Randomness (r_ness) wrote,
Randomness
r_ness

Another in a series of quotes for people on my flist.

This one is for cmeckhardt, following up on conversations we had about intersectionality, and it's from Ta-Nehisi Coates:
But whenever I read that XX field isn't diverse enough, I don't so much doubt the truth of it, as I think the charge deeply underestimates exactly the price being exacted for white supremacy in this country, and the length of time for which it went unchecked. We're 50 years into a truly democratic, non white-supremacists America. Congratulations. But we we spent some 150 years in which the country's major institutions--its government, its business, its churches, its block associations, its military, its police force, its labor unions--in the main, aided and abetted white racism. There are certainly exceptions, but I tend to think that the long-term damage done is incalculable and has a lot to do with how we live today.

I'm reporting out a story now in which I had to talk with older black folks who'd grown up in an industrial city in the 40s and 50s. One of the things that comes through from them is that being smart and black, during that time, was really scary. I keep hearing these tales of black people with degrees in electrical engineering, who ended up working in the post office, driving cabs, or worse, running numbers. This is toward the end of Jim Crow, and after slavery, both of which did their best to exact a toll on uppity nigras, who though they were above their station.

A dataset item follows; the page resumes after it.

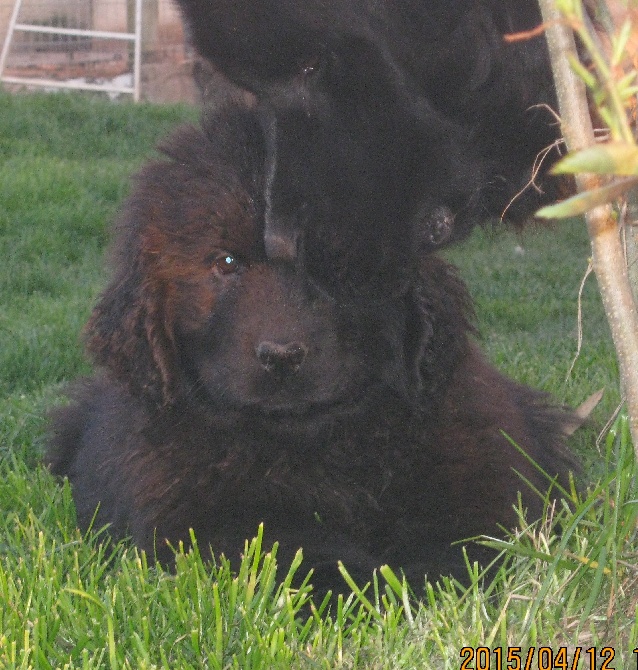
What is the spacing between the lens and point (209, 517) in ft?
7.42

I don't think I would have made it past fourteen in that world.

What is the long-term damage of communicating a penalty, including death, for black intelligence while rewarding white intelligence? What is the long-term damage of having a federal government policy which intentionally seeks to retard the wealth of black communities? What is the long-term damage of using the police--theoretically the guardians of all that is right in society--as a kind of thug army charged with enforcing racist edicts? These are, literally, questions. I don't have answers for them, but when I hear people asking Hollywood to grapple with a history that we, ourselves, don't want to grapple with I wonder whether we really understand precisely what happened, how much we lost, and how long it will take to get it back.